Короче говоря, мы все удираем от мамы. У каждого из нас своя жизнь вне дома, свои радости, свои заботы. У всех, кроме нее. Съездить на машине за продуктами в Живри да раз или два в неделю отправиться в супермаркет в Версаль — вот самое большее, что она может.

У мамы есть брат и четыре сестры. Брат Фабьен — директор шоколадной фабрики Пуляра, живет с женой и двумя детьми в Версале. Сестра Бландина — в Париже на улице Алезии, ее муж — владелец автотранспортной конторы. Ирис не замужем, у нее небольшая квартирка на площади Сен-Жорж, она работает стенографисткой. Альберта, или, как ее называют, Толстуха, вышла замуж за крупного страсбургского бакалейщика, а Марион живет в Тулоне.

В столовой у нас висит фотография: мама и ее сестры, еще девочки, а в центре их родители — мамин отец, то есть мой дед, в офицерском мундире и его жена.

Время от времени кто-нибудь из тетушек наведывается к нам в гости, но это случается все реже и реже. Своих двоюродных братьев и сестер я почти не знаю, а тулонских вообще ни разу не видела.

Я работаю, на мне белый халат, на голове белая шапочка, но мыслями я далеко.
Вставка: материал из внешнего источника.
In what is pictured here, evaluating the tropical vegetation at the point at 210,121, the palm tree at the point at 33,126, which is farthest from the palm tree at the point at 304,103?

Нас тут двадцать человек, ходим, выходим, сидим над срезами, ухаживаем за животными, каждому из которых мы дали кличку.

Звонок на перерыв, а мне кажется, день только начался. Я мою руки, чуть поправляю волосы и вместе с остальными иду в столовую. Там уже сидят медицинские сестры из других отделений, но на нас они не обращают внимания: мы составляем отдельный мирок.

Говорят о профессоре Шимеке: якобы ему для получения сыворотки необходимы лошади и он затеял переоборудовать один из гаражей в конюшню. Сестры и больные и без того возмущаются нами из-за собак.

— Этого только не хватало — лошади в больнице.

Так ли это, не знаю. У нас тут все время ходят разные слухи, особенно о нашем шефе. В том, что он большой ученый, не сомневается никто, но его считают фантазером, который готов всю больницу принести в жертву своим исследованиям.

А отец с мамой сидят вдвоем в нашей унылой столовой. Упомянет ли мама о ночном происшествии? Да и проснулась ли она, когда отец босиком поднялся на третий этаж и долго там простоял?

Нет, вряд ли она даже намекнет на это или сделает это настолько тонко, чтобы отец встревожился, но так и не сумел понять, знает жена или нет.

Как обычно по субботам, Оливье, вероятно, обедает в университетской столовой. Интересно, рассказал он приятелям про Мануэлу? Уступил потребности поделиться с друзьями или все-таки хранит свою великую любовь в тайне?

Я жую. Смотрю на лица. И думаю — сама не знаю о чем.